Rep. Jack Kingston, who is mired in the congested swamp of Georgia's U.S. Senate Republican primary, has introduced the "Small Business Fairness in Obamacare Act," which he announced on a local, conservative talk-radio show yesterday. Best I can tell, the bill merely redefines "full-time employee" from 30 to 40 hours. What makes Kingston's announcement of some considerable interest, though, is less the bill announced than the announcement itself, which unfolded in this manner:
There’s some criticism, 'Well, are you helping improve this law when you make that change? And should we be doing that?' A lot of conservatives say, 'Nah, let’s just step back and let this thing fall to pieces on its own.' But I don’t think that’s always the responsible thing to do. I think we need to be looking for things that improve healthcare overall for all of us. And if there is something in ObamaCare, we need to know about it.
Remember, speaking those lines was a Republican congressman running in a Senate Republican primary in a Southern state against such bedimmed luminaries as Reps. Phil Gingrey and Paul Broun, the latter of whom, you no doubt recall, is also a medical doctor who believes that modern embryology, among other sciences, is packed with "lies straight from the pit of Hell." In other words, Broun is what you might call, with good reason, the perfect Republican candidate. Needless to add, GOP perfection despises Obamacare and thus will have nothing to do with it, except vote for pointless real after pointless repeal.
Why then would Mr. Kingston introduce--on conservative talk radio--a bill to modify rather than outright kill the dastardly Obamacare?
I haven't an answer, because I can't read Kingston's mind, but several possibilities avail themselves, the two more obvious ones I'll introduce first. It could be that Kingston is, even for a Georgia GOP primary, abnormally stupid; or, could be, he has a death wish, pure and simple.
Or maybe he believes that in a crowded primary field he needs something, anything recognizable in a hot-button sort of way, to reposition himself apart from the others. Or perhaps he only sought media attention, in line with the axiomatic "all publicity is good publicity." Less likely is that Kingston actually believes in his bill as a positive tweak--it is now axiomatic as well that Republican pols possess a monolithic aversion to anything helpful--and least likely of all is that his internal polling is showing more Georgian support for Obamacare than we otherwise assume.
However, could that be an actual possibility in the polling of Republican primary voters? Might Kingston have stumbled on some heretofore unknown leading indicator?

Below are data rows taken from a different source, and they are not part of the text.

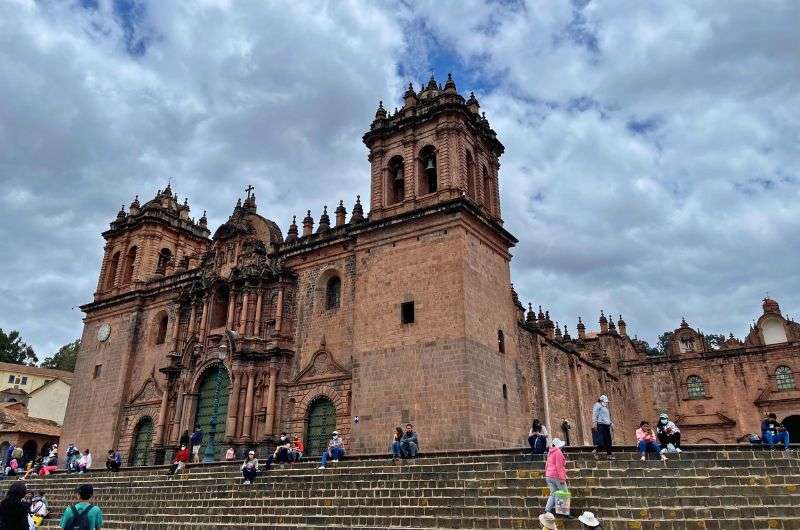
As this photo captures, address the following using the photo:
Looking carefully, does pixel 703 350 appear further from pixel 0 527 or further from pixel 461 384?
Result: pixel 0 527

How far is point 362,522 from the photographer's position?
12.1 metres

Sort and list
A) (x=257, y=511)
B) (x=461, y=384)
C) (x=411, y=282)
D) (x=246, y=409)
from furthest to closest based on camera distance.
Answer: (x=246, y=409) → (x=411, y=282) → (x=461, y=384) → (x=257, y=511)

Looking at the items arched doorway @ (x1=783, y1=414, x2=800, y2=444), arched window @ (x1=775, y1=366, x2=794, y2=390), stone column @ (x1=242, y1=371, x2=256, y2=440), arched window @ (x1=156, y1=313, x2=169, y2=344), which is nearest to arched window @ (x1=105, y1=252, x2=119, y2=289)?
arched window @ (x1=156, y1=313, x2=169, y2=344)

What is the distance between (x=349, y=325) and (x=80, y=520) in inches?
637

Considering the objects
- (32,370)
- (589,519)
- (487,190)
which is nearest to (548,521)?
(589,519)

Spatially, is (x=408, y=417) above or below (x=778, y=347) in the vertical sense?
below

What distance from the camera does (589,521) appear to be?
9375 millimetres

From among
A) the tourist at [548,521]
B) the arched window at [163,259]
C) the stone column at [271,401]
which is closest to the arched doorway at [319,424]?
the stone column at [271,401]

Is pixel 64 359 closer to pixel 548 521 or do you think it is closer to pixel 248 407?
pixel 248 407

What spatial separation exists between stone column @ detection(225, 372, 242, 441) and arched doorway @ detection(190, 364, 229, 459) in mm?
739

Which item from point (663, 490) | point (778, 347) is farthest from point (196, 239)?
point (778, 347)

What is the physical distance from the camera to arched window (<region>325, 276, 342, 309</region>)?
23219 millimetres

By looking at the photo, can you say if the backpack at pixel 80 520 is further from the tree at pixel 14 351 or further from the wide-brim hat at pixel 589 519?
the tree at pixel 14 351

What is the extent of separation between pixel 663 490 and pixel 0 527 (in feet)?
32.0
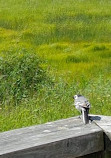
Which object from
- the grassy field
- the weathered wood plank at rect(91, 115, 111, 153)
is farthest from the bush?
the weathered wood plank at rect(91, 115, 111, 153)

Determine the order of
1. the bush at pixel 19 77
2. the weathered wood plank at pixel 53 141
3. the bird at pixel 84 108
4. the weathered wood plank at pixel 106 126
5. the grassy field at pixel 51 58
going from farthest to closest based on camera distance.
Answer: the bush at pixel 19 77, the grassy field at pixel 51 58, the bird at pixel 84 108, the weathered wood plank at pixel 106 126, the weathered wood plank at pixel 53 141

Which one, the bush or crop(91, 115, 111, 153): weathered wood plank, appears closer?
crop(91, 115, 111, 153): weathered wood plank

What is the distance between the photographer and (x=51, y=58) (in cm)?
1350

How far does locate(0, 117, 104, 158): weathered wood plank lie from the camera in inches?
92.7

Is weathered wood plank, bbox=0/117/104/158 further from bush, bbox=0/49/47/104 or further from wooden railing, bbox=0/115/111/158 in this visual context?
bush, bbox=0/49/47/104

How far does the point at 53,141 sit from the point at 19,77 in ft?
21.4

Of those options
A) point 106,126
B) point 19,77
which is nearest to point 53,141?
point 106,126

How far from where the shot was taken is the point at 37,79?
30.6ft

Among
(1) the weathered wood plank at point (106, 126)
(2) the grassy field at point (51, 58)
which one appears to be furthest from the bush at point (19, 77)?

It is that slimmest of possibilities--but a possibility nonetheless--that is mind-blowing.
On the other hand, later came the inevitable clarification from Kingston's office: "He essentially said that we don't just need to wait for Obamacare to die under its own weight, we need to be looking for solutions that would replace it." The clarification is, conspicuously, a muddied self-negation, for the congressman's bill doesn't even pretend to "replace" Obamacare--never mind that the congressman said flatly, and not "essentially," that letting Obamacare "fall to pieces on its own" would be irresponsible.
Thus the clarification, in combination with the announcement, was probably but a play for both sides.
Still, a Republican pol playing two angles of the normally absolutist Obamacare issue--and in a Southern state, no less--is a seismic doubling of conservative strategy. And if it works for Kingston, we could be looking at utterly altered midterm elections, nationwide.